On me rétorquera que les gens en entretien se présentent sous leur meilleur jour, que nous n’avons pas rencontré suffisamment de personnes, que nous avons surinterprété, etc. C’est possible. Mais une chose me réconforte : nous n’avons pas trouvé une seule mais des catégories différentes, voire antagonistes, de critiques. Elles valent donc pour elles-mêmes, en tant qu’idéaux-types saisissant des cas contrastés.

Avant d’en venir à l’exposé des types de critiques, précisons qu’elles forment des sortes de configurations de rapports au monde qui s’articulent avec au moins deux autres dimensions : celle de l’imaginaire social, ou la capacité à se transporter en imagination dans un « nous » qui dépasse l’étroit cercle du proche (quotidien des Russes écrasés par le rouleau compresseur du grand effondrement des années 1990), ainsi que celle du nationalisme, ou capacité à se sentir partie prenante d’une communauté nationale (quels qu’en soient les contours) – à rebours de la honte ou du désarroi national ayant suivi l’implosion de l’URSS.

À partir d’un corpus de 237 entretiens et quelques dizaines d’observations, trois principaux types de critiques ordinaires se distinguent avec une étonnante clarté.

« Le patriotisme, pour moi, c’est le désir d’être partie prenante d’une grande communauté (…). Pour le moment nous ne nous sentons pas une nation commune » (Saint-Pétersbourg, propriétaire d’un bar, F, 27 ans)

La première, une sorte de critique sociale ordinaire de sens commun, est celle qui se rapprocherait le plus des clichés existants quant à « l’homme post-soviétique » puisqu’elle est marquée par une aspiration au conformisme, à une grande communauté d’hommes et de femmes partageant une même fierté d’appartenance nationale. Elle se rencontre surtout auprès de ceux et celles qui ne se sentent pas faire partie d’un « nous » social autre que la nation, une nation grande et unie qui transcenderait les particularités, ce qui se traduit par des efforts pour adhérer à l’opinion pensée comme étant celle du plus grand nombre.

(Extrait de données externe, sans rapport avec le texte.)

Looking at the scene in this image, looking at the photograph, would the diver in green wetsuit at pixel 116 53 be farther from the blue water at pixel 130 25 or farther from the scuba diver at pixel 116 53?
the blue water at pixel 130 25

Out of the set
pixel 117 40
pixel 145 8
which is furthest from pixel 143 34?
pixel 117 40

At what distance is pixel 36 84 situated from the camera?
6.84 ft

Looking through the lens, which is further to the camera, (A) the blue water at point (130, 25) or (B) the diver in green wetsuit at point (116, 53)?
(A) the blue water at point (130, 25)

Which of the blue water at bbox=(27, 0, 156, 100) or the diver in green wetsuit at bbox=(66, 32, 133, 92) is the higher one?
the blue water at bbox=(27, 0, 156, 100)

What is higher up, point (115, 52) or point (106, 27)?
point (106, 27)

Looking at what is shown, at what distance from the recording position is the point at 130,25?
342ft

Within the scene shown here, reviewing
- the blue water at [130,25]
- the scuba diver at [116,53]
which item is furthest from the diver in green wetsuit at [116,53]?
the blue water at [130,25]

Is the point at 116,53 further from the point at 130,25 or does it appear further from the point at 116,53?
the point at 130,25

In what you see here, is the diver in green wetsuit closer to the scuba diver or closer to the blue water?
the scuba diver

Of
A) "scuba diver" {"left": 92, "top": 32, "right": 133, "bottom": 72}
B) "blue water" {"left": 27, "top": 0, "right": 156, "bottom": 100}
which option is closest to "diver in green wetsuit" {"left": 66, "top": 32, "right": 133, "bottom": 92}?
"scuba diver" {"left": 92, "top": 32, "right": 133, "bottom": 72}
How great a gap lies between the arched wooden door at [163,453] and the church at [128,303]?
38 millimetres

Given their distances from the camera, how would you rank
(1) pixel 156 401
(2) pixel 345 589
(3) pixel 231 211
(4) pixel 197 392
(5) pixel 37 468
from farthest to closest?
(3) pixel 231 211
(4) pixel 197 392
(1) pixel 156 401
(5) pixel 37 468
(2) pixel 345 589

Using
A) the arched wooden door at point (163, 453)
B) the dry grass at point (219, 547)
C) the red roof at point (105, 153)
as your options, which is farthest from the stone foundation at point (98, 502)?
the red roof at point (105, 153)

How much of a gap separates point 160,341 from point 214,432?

C’est dans cette catégorie, par ailleurs largement constituée de personnes en trajectoire sociale (subjectivement) ascendante, que le discours nationaliste du Kremlin est le plus salué. Cependant, cette posture n’est pas acritique puisqu’on peut y déceler des critiques fondées sur cette aspiration nationale, notamment lorsque la propagande nationaliste du Kremlin – soutenue dans ses grandes lignes – est dénoncée pour n’être pas capable de créer cette communauté nationale à laquelle on aspire.

Les deux autres types de critiques sont plus inattendues et s’avèrent diamétralement opposées : la critique intellectualiste et la critique populaire de bon sens. On pourrait penser que des changements socio-politiques, s’ils sont susceptibles d’advenir, doivent s’appuyer sur la jonction entre la critique intellectuelle et la critique populaire ; or les configurations dans lesquelles elles s’inscrivent laissent mal augurer de leur possible conjonction.

« 90% de la population de Russie, ce sont des esclaves ». (Saint-Pétersbourg, petite-entrepreneure, F, 46 ans)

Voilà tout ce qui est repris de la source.